Spatial reasoning dataset excerpts

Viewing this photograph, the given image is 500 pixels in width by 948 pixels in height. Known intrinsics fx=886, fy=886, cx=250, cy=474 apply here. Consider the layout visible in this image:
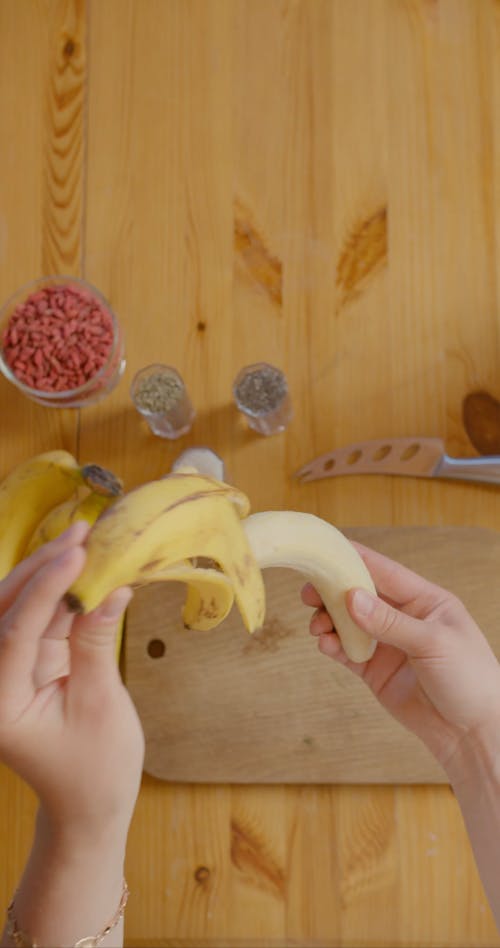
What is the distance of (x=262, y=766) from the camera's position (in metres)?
1.01

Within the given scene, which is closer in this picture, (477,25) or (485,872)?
(485,872)

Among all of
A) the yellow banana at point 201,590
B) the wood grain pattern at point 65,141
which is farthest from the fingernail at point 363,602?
the wood grain pattern at point 65,141

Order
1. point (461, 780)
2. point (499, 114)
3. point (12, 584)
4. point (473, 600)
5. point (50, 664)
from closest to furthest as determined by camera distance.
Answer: point (12, 584) → point (50, 664) → point (461, 780) → point (473, 600) → point (499, 114)

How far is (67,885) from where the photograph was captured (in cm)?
73

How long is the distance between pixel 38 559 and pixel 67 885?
1.01 ft

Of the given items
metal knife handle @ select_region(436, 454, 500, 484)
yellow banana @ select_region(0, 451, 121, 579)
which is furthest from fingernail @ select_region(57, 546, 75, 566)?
metal knife handle @ select_region(436, 454, 500, 484)

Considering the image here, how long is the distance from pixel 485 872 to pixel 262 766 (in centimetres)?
28

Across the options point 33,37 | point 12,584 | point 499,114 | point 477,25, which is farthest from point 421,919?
point 33,37

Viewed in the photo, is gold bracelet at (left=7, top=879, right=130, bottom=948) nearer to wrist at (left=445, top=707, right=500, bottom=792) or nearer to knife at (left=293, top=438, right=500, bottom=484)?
wrist at (left=445, top=707, right=500, bottom=792)

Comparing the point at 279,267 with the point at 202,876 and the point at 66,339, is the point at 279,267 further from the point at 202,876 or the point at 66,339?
the point at 202,876

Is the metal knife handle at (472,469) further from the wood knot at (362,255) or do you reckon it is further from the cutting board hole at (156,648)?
the cutting board hole at (156,648)

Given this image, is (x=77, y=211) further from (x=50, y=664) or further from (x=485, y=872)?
(x=485, y=872)

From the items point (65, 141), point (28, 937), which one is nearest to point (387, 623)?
point (28, 937)

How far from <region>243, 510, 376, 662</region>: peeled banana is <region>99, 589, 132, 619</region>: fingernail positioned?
0.38ft
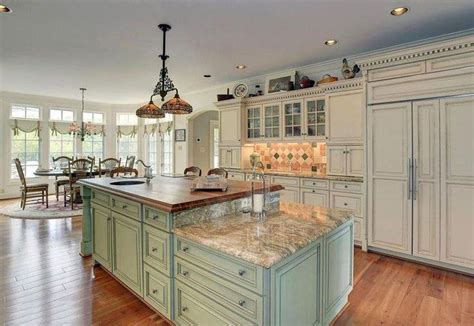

▸ WORK TO DO
Arrange the items from the line containing "How far from" through the end of the items as a Markdown table with the columns Row and Line, skipping blank lines and leaving out the pictures.

▸ THE RESPONSE
| Row | Line |
|---|---|
| 1 | How far from <region>243, 510, 376, 662</region>: peeled banana is <region>99, 589, 132, 619</region>: fingernail positioned? |
| 2 | 0.38ft |